__Brief__:
Scan the entries below. List each line with "site".

(Stored data)

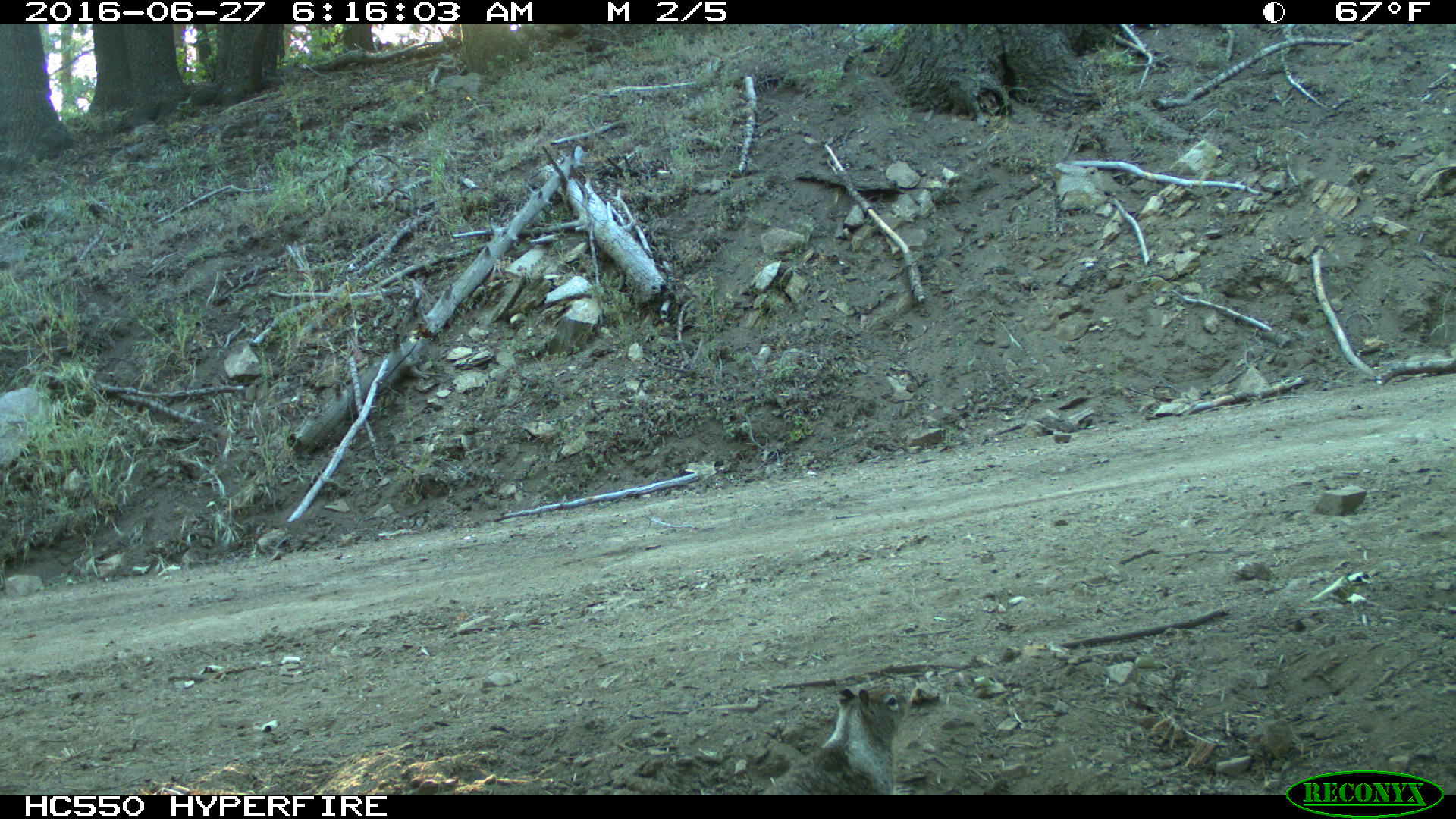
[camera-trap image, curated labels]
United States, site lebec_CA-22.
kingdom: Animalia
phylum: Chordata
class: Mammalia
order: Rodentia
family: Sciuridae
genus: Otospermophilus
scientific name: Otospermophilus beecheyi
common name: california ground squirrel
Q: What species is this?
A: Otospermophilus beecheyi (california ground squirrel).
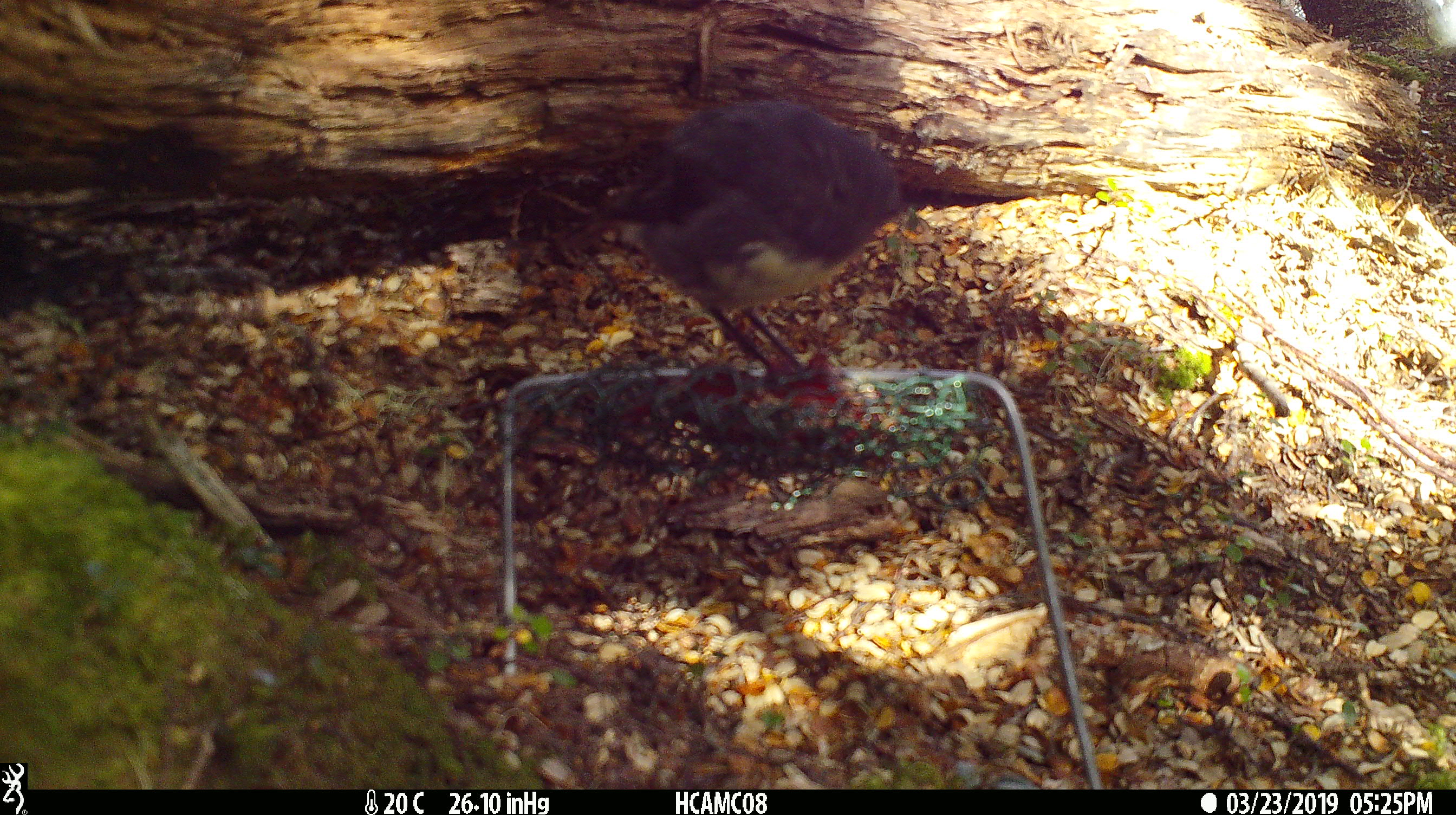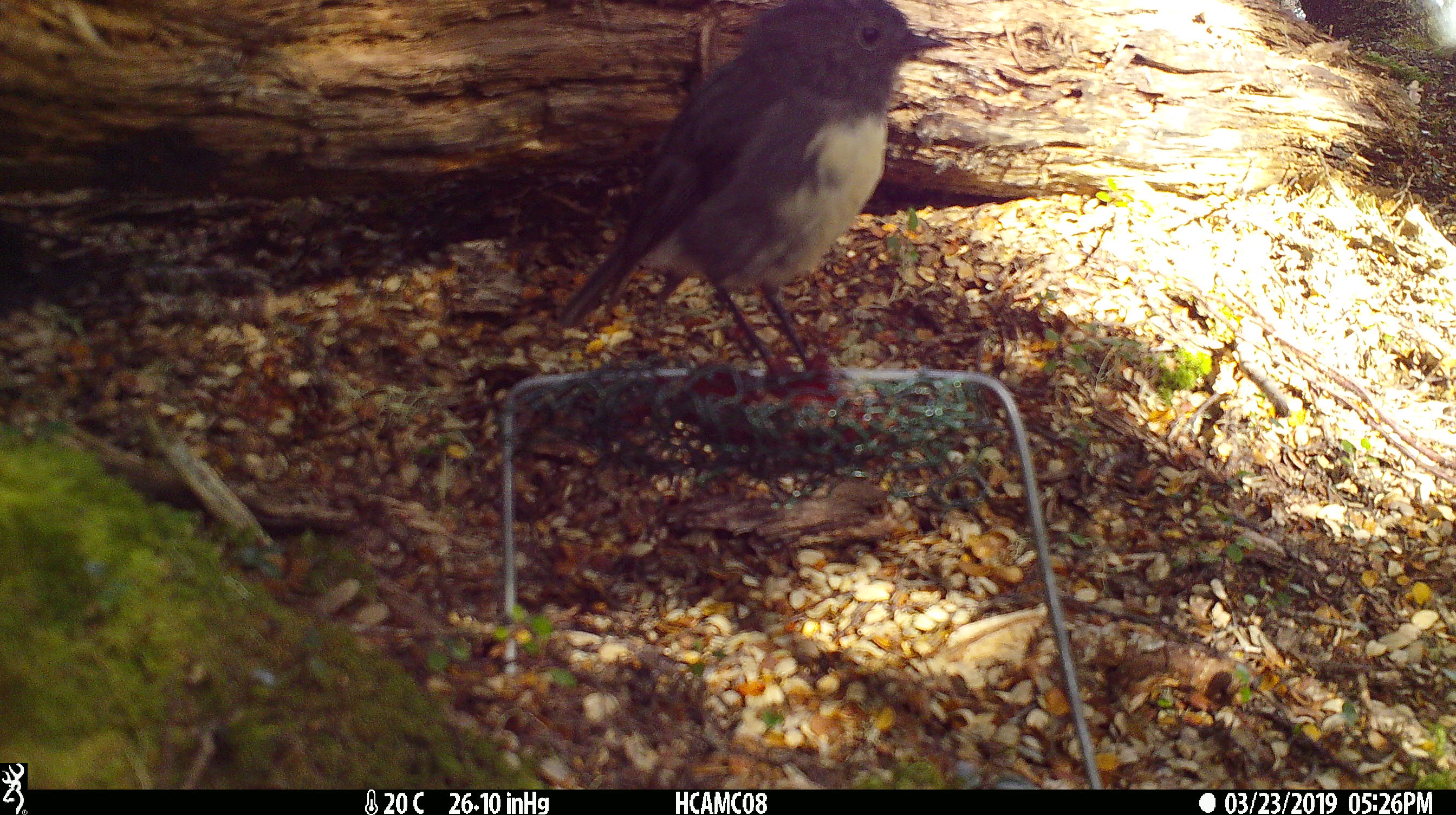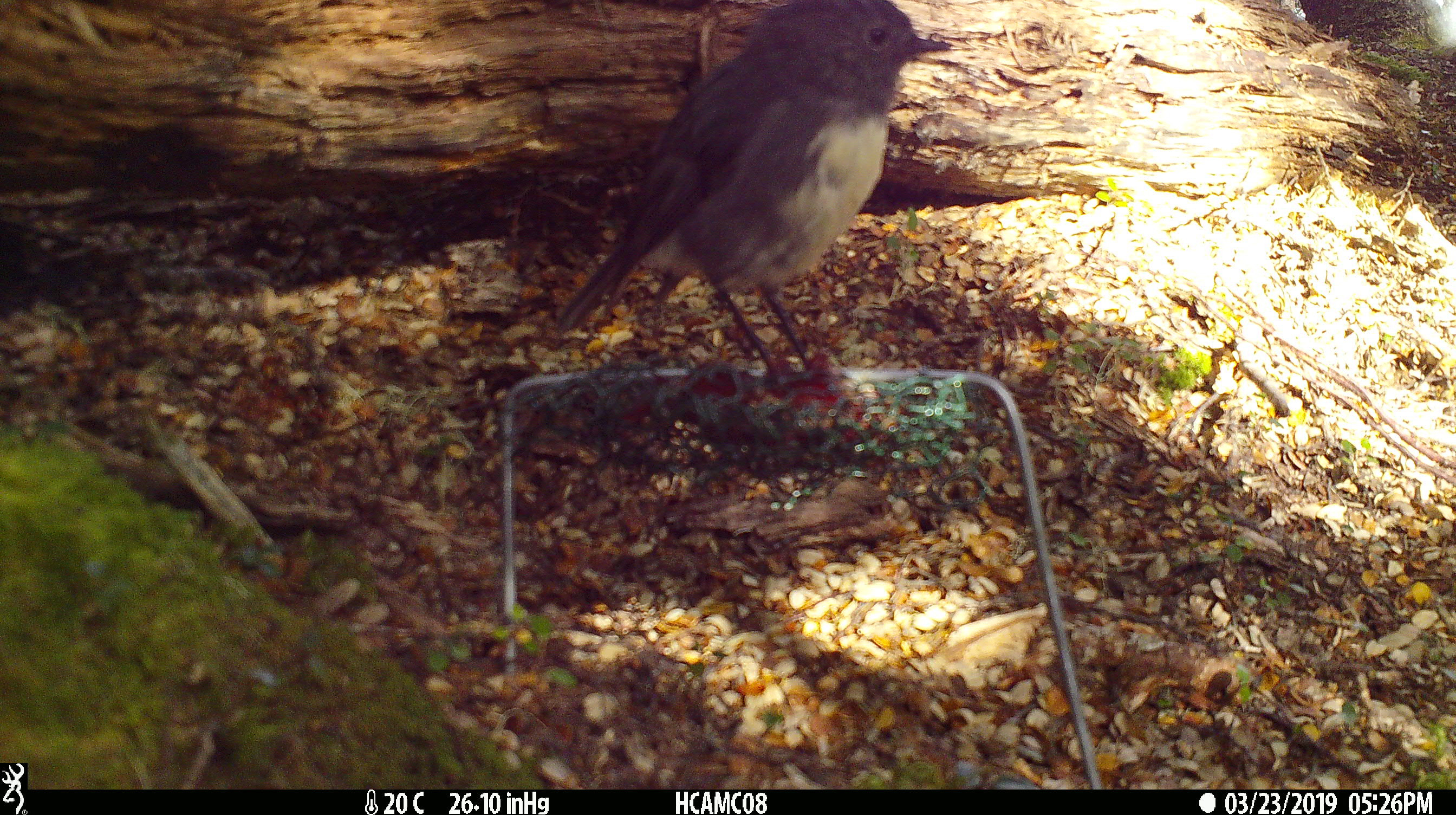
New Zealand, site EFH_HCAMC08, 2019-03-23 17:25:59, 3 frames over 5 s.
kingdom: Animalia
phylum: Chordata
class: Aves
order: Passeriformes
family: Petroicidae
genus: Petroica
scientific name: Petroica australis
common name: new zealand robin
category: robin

__Solved problem__:
United States, site lebec_CA-22.
New Zealand, site EFH_HCAMC08, 2019-03-23 17:25:59, 3 frames over 5 s.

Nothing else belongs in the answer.